Figure 1: Comparison of stored energy for a small temperature range.
Latent heat storage systems use a phase-changing process to store energy at small temperature gradients. Special paraffin and salt hydrates can offer a phase-changing temperature in the range of 5 – 50 °C. Within this temperature range, latent heat storage systems are superior to standard water systems augmenting the sensible heat by the latent heat. The aim of this work is to combine the new latent heat storage devices to a standard heat pump and a solar heating system. Figure 2 illustrates the simulation setup for the combination with a heat pump.
Figure 2: Simulation setup for the combination with a heat pump.
For this study a building, which exists of two floors and each floor has four rooms with an area of 24 m², has been chosen. Each room has a floor heating system. The residential building is insulated and is connected to the weather model. The heat pump used is an air to water heat pump. The buffer storage has a volume of 780 l. The latent heat storage has a mass of 100 kg PCM (phase change temperature of about 35 °C and melting enthalpy of 150 kJ/(kgK)) and a volume of 150 l of water, which surrounds the PCM. The number of solar collectors is varied.
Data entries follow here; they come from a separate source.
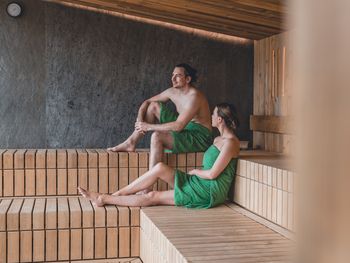 Kleine Wellnessreise - 3 Tage Chiemgau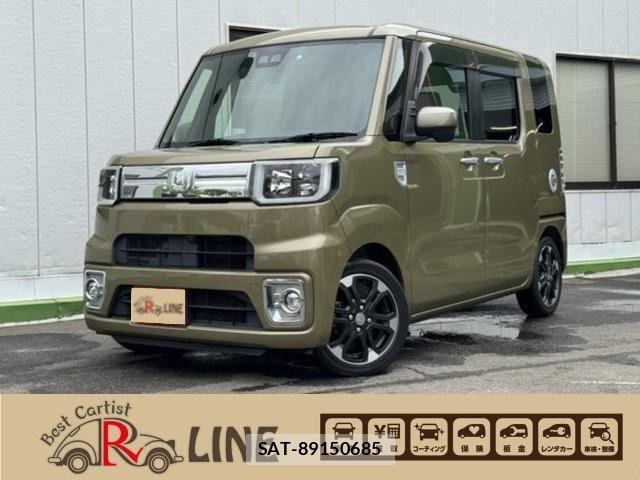 Daihatsu WAKE 2019-08 8338579-0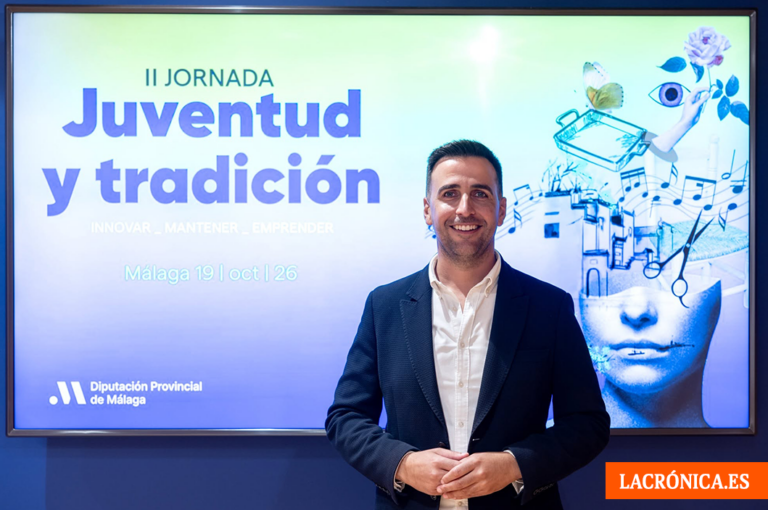 La Diputación acerca los oficios tradicionales a los jóvenes como vía para emprender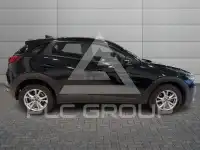 2016 Mazda CX-3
Figure 3: Simulation set-up for the combination with PCM and solar thermal collectors.
Figure 4 shows the results of a study of four different systems – System1: 2x4 collectors and PCM; System2: 4x4 collectors and PCM; System3: 4x8 collectors and PCM and System4: only PCM. Simulations show that it is possible to reduce the primary energy demand in all systems in comparison to the reference case. The amount of solar thermal energy is 9.5 % for the first system, 12.6 % for the second system and 14.4 % for the last system. Figure 5 shows that with a higher number of thermal solar collectors the amount of the reduction of primary energy demand increases.
Figure 4: Results of the combination of heat pump, buffer storage / PCM and thermal solar collectors.
A temperature-controlled water circuit test bench has been built in the experimental hall of the institute. The measured data are implemented in a numerical model of the storage system. The results are compared to the simulation results of the existing latent heat storage model, so that the model can be improved and validated. Combining this model with models for the heat pump, solar heating system and dynamic building simulation models provides a closed simulation model to study major influences on the overall system performance.
Figure 5: The temperature-controlled water circuit test bench with two latent heat storage devices.
Grateful acknowledgement is made to E.ON gGmbh for providing financial support.